→ BRIEF 1:
In the limits exercise below, what value does the accepted answer say |x−2|/(x−2) converges to along the sequence x_n = 2 + 1/n?
→ BRIEF 2:
Using the accepted answer in the limits exercise below, explain why the limit of |x−2|/(x−2) as x approaches 2 does not exist.

→ EXERCISE TEXT:
━━━━━━━━━━━━━━━━━━━━━━━━━━━━━━

Exercise 4.2.8

Question

Compute each limit or state that it does not exist. Use the tools developed in this section to justify each conclusion.
  \begin{enumerate}[label=(\alph*)] 
  \item $\lim _{x \rightarrow 2} \frac{|x-2|}{x-2}$
  \item $\lim _{x \rightarrow 7 / 4} \frac{|x-2|}{x-2}$
  \item $\lim _{x \rightarrow 0}(-1)^{[[1 / x]]}$
  \item $\lim _{x \rightarrow 0} \sqrt[3]{x}(-1)^{[[1 / x]]}$
   \end{enumerate}

Ulisse Mini · Accepted Answer

\begin{enumerate}[label=(\alph*)] 
  \item Does not exist, the sequence $x_n = 2 + 1/n$ makes $|x-2|/(x-2)$ converge to $1$, but $x_n = 2 - 1/n$ makes $|x-2|/x-2$ converge to $-1$. ($x \to |x|$ is not differentiable at zero for the same reason)

━━━━━━━━━━━━━━━━━━━━━━━━━━━━━━

→ MATERIAL PROVIDED:
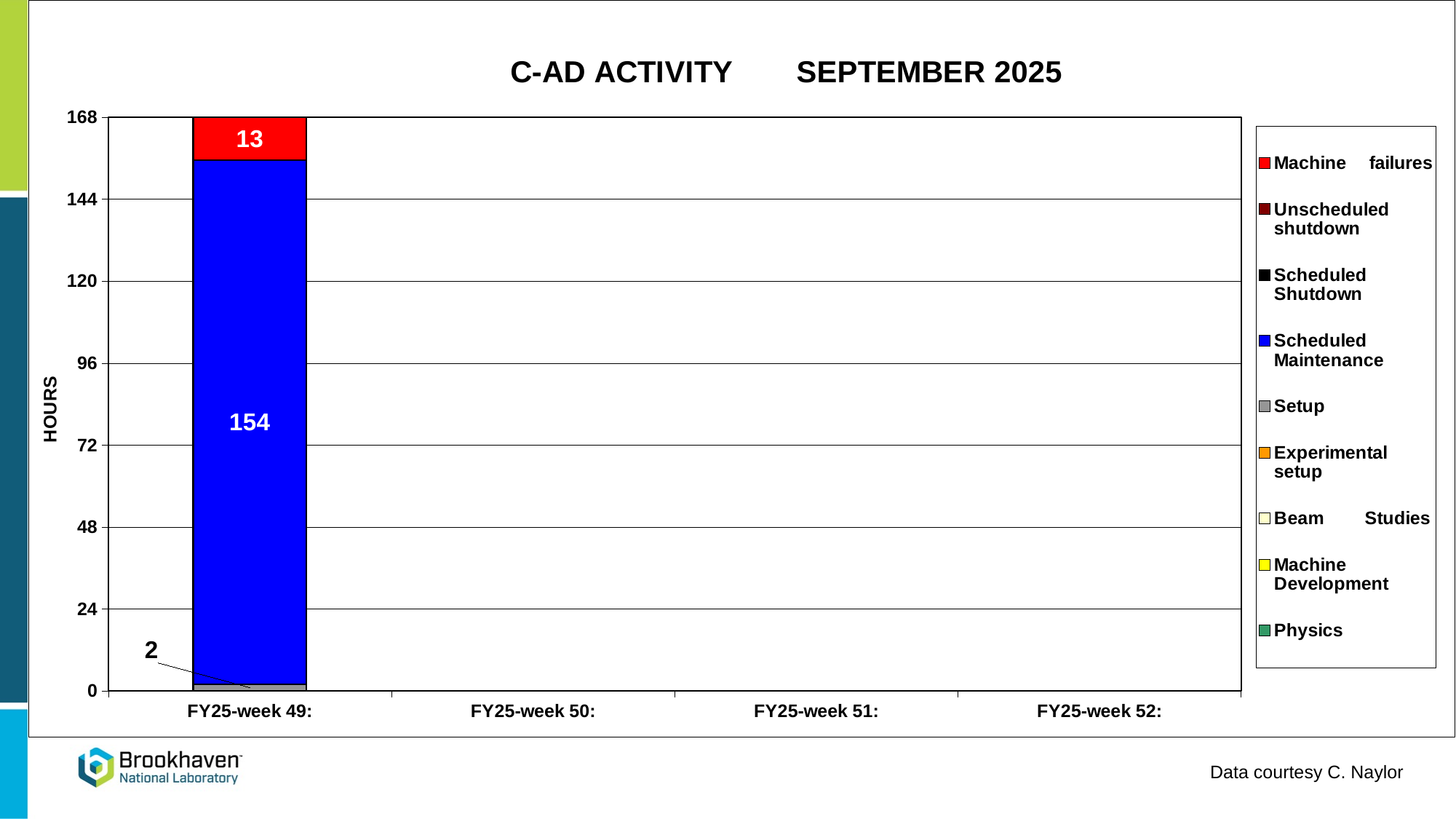
What is the value for Machine failures in FY25-week 49? 13 Which series has the largest value in the FY25-week 49 bar? Scheduled Maintenance Is the value for Scheduled Maintenance in FY25-week 49 greater or less than 144? greater How many categories are shown on the x axis? 4 Which is larger in FY25-week 49, Machine failures or Setup? Machine failures What is the difference between the Scheduled Maintenance and Machine failures values in FY25-week 49? 141 How many series does the legend list? 9 What is the value for Scheduled Maintenance in FY25-week 49? 154 What is the value for Setup in FY25-week 49? 2 What kind of chart is shown on the slide? Stacked bar chart Which series has the smallest labelled value in the FY25-week 49 bar? Setup What is the label of the y axis? HOURS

━━━━━━━━━━━━━━━━━━━━━━━━━━━━━━

→ SOLUTION 1:
It converges to 1.

→ SOLUTION 2:
The two sequences x_n = 2 + 1/n and x_n = 2 − 1/n both approach 2. Along the first, the expression converges to 1, and along the second it converges to −1. Because these two values differ, the limit does not exist.